Last night, I went to the Durham, North Carolina protest. It was very well organized and structured by local teenagers. Street medics were handing out masks and making sure people stayed hydrated. I saw a couple of people moved to the shade as they were baking in the sun. The legal observers were clearly visible and circulating around the edges of the crowd. Durham police had an extremely light touch; a couple of cruisers were a block away for traffic control. Half a dozen motorcycle cops were in a parking lot five or six blocks away as an on-call local response unit. There was no violence, nor confrontations as no one was looking for that to happen. The speakers were powerful and the nine minutes of silence as everyone sat on the plaza’s ground was profound.
I got home about half an hour before my 11 year old daughter’s bed time.
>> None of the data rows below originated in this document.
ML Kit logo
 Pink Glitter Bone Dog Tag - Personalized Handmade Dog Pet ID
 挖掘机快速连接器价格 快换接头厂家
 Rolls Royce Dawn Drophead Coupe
I took a shower and threw on a t-shirt and shorts for the rest of the evening. My daughter gave me a hug and asked if I was okay and if I was safe. We had talked about the concept of a blue-riot earlier this week and that opened her eyes. I told her that I was fine as the Durham cops were not looking for a dominance display. She relaxed until she saw my wife’s and her mother’s phone number on the inside of my left fore-arm.
“Dad, why is Mom’s cell number on your arm?”
“In case I got hurt and someone needed to get in touch with mom, I wanted her number to be easy to find…”
“Ohh….” and at that my daughter was silent as she started to process that her dad was taking precautions in case he was beaten.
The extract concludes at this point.